The wonderful populist, agrarian, poet, humorist, and Lorax of our generation, Wendell Berry, lays bare the horror of a logic that separates public life from faith: “That logic explains why our cars and our clothes are shoddily made, why our “wastes” are toxic, and why our “defensive” weapons are suicidal; it explains why it is so difficult for us to draw a line between “free enterprise” and crime. If our economic ideal is maximum profit with minimum responsibility, why should we be surprised to find our corporations so frequently in court and robbery on the increase?”
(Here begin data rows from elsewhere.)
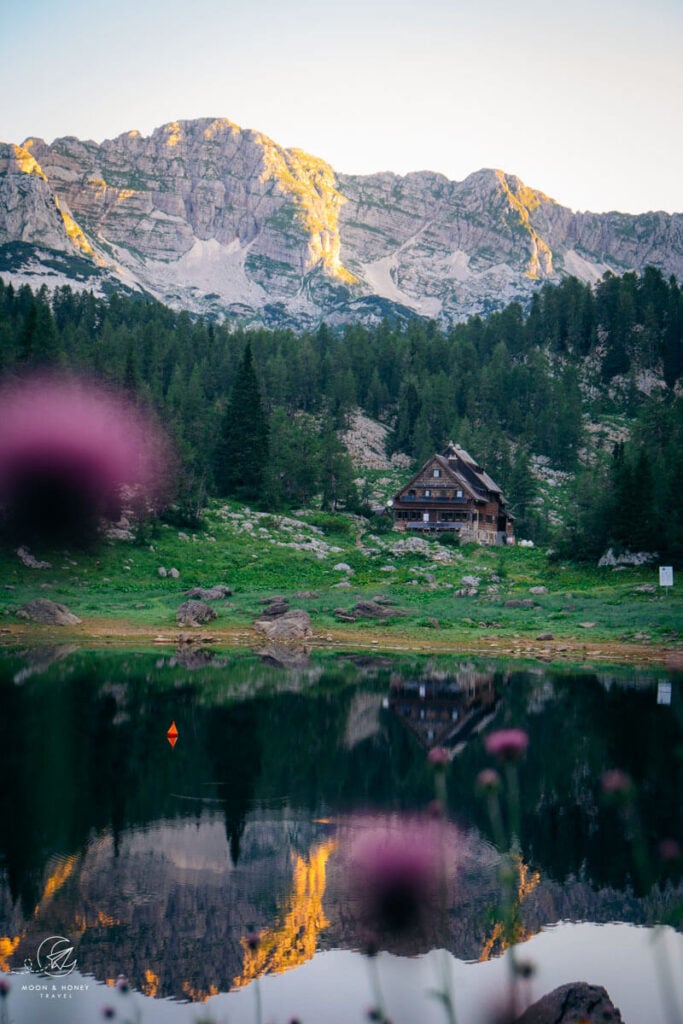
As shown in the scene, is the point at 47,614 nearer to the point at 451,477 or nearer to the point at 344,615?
the point at 344,615

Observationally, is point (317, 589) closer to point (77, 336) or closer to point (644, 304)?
point (77, 336)

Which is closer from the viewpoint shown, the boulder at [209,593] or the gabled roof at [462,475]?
the boulder at [209,593]

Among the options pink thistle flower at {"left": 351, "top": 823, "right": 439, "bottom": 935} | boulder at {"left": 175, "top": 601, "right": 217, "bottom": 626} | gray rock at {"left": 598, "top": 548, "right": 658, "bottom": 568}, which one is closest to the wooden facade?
gray rock at {"left": 598, "top": 548, "right": 658, "bottom": 568}

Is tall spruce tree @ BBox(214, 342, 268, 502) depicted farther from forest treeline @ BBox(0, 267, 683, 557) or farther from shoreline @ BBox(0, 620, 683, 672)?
shoreline @ BBox(0, 620, 683, 672)

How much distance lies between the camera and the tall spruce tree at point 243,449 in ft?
341

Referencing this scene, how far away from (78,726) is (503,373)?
13052 centimetres

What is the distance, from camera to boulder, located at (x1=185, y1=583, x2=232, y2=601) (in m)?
64.2

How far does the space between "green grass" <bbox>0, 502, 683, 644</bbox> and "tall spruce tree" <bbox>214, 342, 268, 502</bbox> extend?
38.7ft

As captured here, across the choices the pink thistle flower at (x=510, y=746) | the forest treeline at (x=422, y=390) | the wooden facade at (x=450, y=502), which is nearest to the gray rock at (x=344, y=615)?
the forest treeline at (x=422, y=390)

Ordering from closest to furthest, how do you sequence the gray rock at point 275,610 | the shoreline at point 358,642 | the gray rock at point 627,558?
the shoreline at point 358,642
the gray rock at point 275,610
the gray rock at point 627,558

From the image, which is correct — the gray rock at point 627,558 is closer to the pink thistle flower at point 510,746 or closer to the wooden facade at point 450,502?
the wooden facade at point 450,502

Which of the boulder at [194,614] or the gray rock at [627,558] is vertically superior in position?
the gray rock at [627,558]

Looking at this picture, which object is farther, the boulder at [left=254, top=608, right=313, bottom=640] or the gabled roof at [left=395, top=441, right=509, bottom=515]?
the gabled roof at [left=395, top=441, right=509, bottom=515]

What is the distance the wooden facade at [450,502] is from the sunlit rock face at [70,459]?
30.0 metres
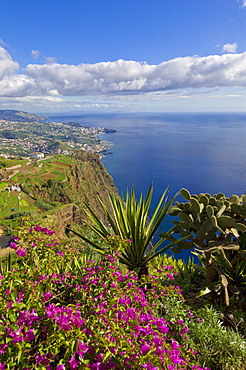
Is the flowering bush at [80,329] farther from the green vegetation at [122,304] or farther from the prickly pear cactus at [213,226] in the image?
the prickly pear cactus at [213,226]

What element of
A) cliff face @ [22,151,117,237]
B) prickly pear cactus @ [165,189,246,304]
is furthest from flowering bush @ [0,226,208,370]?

Berry follow this critique with a wonderful vision with what he calls “the great economy.” Christians might know this term also as “God’s economy” or even “the Kingdom of God.”  On this great economy, he implores:  “We see that we cannot afford maximum profit or power with minimum responsibility because, in the Great Economy, the loser’s losses finally afflict the winner. Now the ideal must be ‘the maximum of well-being with the minimum of consumption,’ which both defines and requires neighborly love. Competitiveness cannot be the ruling principle, for the Great Economy is not a ‘side’ that we can join nor are there such ‘sides’ within it. Thus, it is not the ‘sum of its parts’ but a membership of parts inextricably joined to each other, indebted to each other, receiving significance and worth from each other and from the whole. One is obliged to ‘consider the lilies of the field,’ not because they are lilies or because they are exemplary, but because they are fellow members and because, as fellow members, we and the lilies are in certain critical ways alike.”

Vibrant faith, whether it be theist or non-theist, does not stand idly by to injustice, violence, or the violation of the creation, the vulnerable or the different. Instead, it understands that every expression of these horrors is an assault upon us all. We rupture faith from the public, corporate, created realm at the gravest peril of all. And in God’s economy, “all” really means “all.”